Cabrera weiter: „Unser wichtigstes Anliegen ist die Beendigung der US-Blockade gegen Kuba. Viele Menschen glauben, dass diese bereits aufgehoben sei, dem ist leider nicht so. Außerdem fordern wir die Schließung der US-Marinebasis und die Rückgabe des illegal besetzten Gebietes in Guantánamo sowie die Beendigung subversiver Aktionen seitens der US-Regierung gegen unser Land. Ich würde mich sehr freuen, euch in Kuba willkommen zu heißen. Nutzt die Chance und nehmt an den jährlichen Brigaden teil. Damit erhaltet ihr die Möglichkeit, zu direkten Kontakten mit der kubanischen Bevölkerung zu erhalten.“ 

Nachdem etwa einstündigen Gespräch mit der kurdischen Hochschulgruppe ging es zum nächsten Termin mit Prof. Dr. Peter Fäßler, Sprecher des Historischen Instituts der Universität. Dieser hatte im September 2016 erstmals eine Exkursion nach Kuba angeboten und u. a. das ICAP in Havanna besucht. Entsprechend groß war die Freude des Wiedersehens auf beiden Seiten.

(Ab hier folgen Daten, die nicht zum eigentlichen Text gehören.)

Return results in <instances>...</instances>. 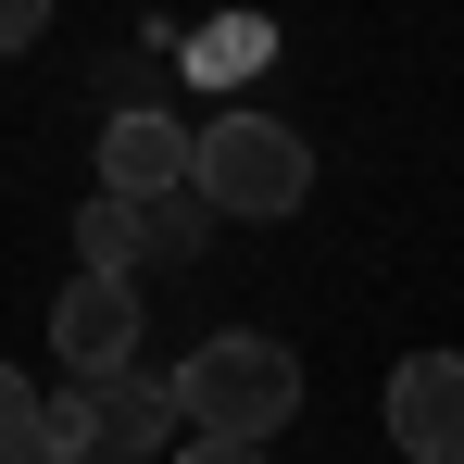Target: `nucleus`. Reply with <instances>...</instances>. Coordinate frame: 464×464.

Während des Gesprächs erläuterte Prof. Dr. Fäßler nicht nur die Aufgaben des Historischen Instituts, er sprach mit dem Gast aus Kuba auch über das große Interesse der Universität Paderborn an einer Kooperation mit der Universität in Havanna habe. Auch auf kubanischer Seite besteht großes Interesse an einer offiziellen Zusammenarbeit mit der Universität. „Ich würde mich sehr darüber freuen, wenn das klappen sollte.“ so Cabrera.

Manuel Leyva von Cuba Sí Paderborn ergänzt: „Auch unsere Solidaritätsgruppe würde sich sehr über diese Entwicklung freuen und wir stehen selbstverständlich mit Rat und Tat zur Seite und unterstützten dies wo es nur geht. Schließlich ist der direkte Kontakt essentiell für ein gegenseitiges Verständnis.“

Nach dem Besuch der Universität gab es eine kleine Stadtführung durch Paderborn, wo unter anderem der Paderborner Dom sowie die Paderquellen besichtigt wurden. Daran schloss sich ein gemeinsamer Stopp im Büro der Linken an, wo Yodier Cabrera nochmals auf die zukünftigen Herausforderungen der Kuba-Solidaritätsbewegung zu sprechen kam. Zum Abschluss seines Besuches gab es ein gemeinsames Essen mit den Cuba Sí Aktivisten.